● **STATED EXERCISE**: From the start of the records through the line containing "A: 1.63 meters", swap "lantern opening" for "lamp opening" and give those lines again with nothing else changed.

(Excerpts from a spatial dataset)
+++

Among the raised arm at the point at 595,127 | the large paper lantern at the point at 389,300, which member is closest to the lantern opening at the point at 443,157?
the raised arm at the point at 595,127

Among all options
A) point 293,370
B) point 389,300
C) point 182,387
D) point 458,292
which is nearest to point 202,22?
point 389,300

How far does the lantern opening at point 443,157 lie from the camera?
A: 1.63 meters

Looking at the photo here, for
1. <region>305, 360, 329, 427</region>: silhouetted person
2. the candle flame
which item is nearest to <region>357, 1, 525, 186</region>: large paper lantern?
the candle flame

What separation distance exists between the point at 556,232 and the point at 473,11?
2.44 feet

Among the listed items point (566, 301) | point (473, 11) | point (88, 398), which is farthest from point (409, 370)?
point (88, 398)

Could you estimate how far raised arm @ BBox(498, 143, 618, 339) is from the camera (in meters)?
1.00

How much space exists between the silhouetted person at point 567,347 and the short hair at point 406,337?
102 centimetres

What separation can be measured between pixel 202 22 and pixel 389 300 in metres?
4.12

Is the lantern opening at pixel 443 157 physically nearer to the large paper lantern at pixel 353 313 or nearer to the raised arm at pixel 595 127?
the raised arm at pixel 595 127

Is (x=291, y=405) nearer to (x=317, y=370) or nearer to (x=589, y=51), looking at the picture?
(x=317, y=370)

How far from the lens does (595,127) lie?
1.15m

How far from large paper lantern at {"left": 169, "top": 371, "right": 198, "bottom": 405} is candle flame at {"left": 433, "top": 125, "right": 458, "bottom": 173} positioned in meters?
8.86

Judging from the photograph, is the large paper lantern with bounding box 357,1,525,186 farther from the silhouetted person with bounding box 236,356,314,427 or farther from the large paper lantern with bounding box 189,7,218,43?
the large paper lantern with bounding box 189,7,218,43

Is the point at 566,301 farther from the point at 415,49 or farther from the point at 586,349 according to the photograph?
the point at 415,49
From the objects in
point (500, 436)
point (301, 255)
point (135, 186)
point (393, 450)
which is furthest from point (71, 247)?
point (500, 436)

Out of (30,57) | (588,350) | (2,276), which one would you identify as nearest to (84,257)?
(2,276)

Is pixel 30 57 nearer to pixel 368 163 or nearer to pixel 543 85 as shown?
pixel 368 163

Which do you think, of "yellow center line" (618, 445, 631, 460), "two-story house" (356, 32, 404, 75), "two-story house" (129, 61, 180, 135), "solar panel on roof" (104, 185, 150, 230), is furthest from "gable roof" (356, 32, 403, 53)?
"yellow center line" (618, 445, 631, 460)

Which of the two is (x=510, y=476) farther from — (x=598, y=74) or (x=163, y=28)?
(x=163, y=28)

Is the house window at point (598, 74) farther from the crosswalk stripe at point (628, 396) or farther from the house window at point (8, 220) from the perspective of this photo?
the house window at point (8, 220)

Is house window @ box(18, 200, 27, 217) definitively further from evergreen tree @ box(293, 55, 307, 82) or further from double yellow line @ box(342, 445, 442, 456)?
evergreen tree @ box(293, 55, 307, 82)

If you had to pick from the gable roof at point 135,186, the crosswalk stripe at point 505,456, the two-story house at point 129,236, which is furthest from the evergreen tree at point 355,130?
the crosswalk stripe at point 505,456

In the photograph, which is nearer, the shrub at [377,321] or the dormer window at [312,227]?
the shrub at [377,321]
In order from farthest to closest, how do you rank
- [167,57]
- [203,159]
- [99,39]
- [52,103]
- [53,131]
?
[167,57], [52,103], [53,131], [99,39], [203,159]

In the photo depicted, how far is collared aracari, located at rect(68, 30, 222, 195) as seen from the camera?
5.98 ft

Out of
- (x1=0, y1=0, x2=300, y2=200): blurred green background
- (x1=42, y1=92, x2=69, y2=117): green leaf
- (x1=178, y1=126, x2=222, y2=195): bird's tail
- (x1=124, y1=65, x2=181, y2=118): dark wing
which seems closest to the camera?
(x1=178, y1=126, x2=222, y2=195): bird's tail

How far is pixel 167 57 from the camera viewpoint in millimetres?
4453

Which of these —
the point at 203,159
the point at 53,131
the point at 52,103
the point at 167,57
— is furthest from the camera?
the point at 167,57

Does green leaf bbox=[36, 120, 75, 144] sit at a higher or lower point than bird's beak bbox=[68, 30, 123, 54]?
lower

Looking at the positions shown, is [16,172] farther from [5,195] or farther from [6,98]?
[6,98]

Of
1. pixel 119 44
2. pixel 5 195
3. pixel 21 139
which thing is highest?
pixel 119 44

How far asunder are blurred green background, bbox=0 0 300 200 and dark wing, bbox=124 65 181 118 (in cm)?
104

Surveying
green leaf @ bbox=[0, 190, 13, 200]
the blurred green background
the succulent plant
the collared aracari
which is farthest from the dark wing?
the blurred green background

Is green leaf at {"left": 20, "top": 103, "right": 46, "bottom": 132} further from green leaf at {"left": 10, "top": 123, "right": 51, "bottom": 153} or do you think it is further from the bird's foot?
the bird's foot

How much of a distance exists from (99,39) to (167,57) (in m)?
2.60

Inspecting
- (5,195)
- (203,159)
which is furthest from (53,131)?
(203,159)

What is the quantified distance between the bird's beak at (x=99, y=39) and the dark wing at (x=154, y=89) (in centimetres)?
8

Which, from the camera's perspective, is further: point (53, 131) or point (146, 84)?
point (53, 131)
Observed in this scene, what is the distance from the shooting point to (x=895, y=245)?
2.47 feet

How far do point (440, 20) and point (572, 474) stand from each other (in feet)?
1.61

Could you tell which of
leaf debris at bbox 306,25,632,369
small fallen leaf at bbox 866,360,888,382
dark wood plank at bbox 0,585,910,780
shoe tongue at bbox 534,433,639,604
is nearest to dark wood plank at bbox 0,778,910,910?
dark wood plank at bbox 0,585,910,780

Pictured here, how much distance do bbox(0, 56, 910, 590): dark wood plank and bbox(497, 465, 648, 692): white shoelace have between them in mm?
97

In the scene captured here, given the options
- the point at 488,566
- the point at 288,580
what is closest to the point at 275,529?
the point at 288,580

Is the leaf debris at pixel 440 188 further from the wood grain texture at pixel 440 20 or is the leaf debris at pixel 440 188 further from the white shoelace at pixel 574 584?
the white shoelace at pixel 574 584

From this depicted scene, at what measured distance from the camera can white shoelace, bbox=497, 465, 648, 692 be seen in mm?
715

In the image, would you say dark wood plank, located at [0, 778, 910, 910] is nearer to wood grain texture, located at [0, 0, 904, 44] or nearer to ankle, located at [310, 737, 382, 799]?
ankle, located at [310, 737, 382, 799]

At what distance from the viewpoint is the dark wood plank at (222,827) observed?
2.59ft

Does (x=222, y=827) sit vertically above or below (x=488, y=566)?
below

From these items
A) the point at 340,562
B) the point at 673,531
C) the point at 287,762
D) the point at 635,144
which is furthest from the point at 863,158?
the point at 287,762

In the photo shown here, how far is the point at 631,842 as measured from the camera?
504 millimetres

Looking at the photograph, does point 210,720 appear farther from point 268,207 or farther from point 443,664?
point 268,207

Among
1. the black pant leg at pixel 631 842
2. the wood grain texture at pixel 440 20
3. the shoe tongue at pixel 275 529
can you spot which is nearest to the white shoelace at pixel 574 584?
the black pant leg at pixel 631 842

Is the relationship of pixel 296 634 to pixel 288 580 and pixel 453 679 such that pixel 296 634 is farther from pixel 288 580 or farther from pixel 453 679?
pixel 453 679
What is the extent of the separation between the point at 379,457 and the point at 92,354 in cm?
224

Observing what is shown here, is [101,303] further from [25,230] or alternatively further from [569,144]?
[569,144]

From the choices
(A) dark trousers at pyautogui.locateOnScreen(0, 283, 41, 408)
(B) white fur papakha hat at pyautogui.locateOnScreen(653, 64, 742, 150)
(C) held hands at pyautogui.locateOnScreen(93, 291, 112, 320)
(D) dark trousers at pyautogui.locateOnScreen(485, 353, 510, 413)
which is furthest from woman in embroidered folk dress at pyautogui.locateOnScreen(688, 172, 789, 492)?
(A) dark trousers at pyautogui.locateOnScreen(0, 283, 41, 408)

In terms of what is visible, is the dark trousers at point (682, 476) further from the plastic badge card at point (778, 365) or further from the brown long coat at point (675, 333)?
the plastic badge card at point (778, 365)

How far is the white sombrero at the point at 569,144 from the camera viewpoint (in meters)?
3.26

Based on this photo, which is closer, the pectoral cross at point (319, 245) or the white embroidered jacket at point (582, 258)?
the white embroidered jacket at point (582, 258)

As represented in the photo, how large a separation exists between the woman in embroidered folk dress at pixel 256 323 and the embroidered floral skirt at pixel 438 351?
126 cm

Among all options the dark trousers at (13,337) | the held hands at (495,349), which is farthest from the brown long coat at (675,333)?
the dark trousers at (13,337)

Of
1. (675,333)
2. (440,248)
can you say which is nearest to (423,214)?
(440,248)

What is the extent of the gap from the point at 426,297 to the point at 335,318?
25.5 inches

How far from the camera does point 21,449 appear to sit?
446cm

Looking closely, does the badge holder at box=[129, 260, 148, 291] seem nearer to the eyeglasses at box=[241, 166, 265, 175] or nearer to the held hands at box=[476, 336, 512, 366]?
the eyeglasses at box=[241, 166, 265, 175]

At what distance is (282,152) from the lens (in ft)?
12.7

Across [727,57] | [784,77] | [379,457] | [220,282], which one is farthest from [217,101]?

+++

● **COMPLETE ANSWER**:
Among the raised arm at the point at 595,127 | the large paper lantern at the point at 389,300, which member is closest to the lamp opening at the point at 443,157?
the raised arm at the point at 595,127

Among all options
A) point 293,370
B) point 389,300
C) point 182,387
D) point 458,292
which is nearest to point 202,22?
point 389,300

How far does the lamp opening at point 443,157 lie from the camera?
A: 1.63 meters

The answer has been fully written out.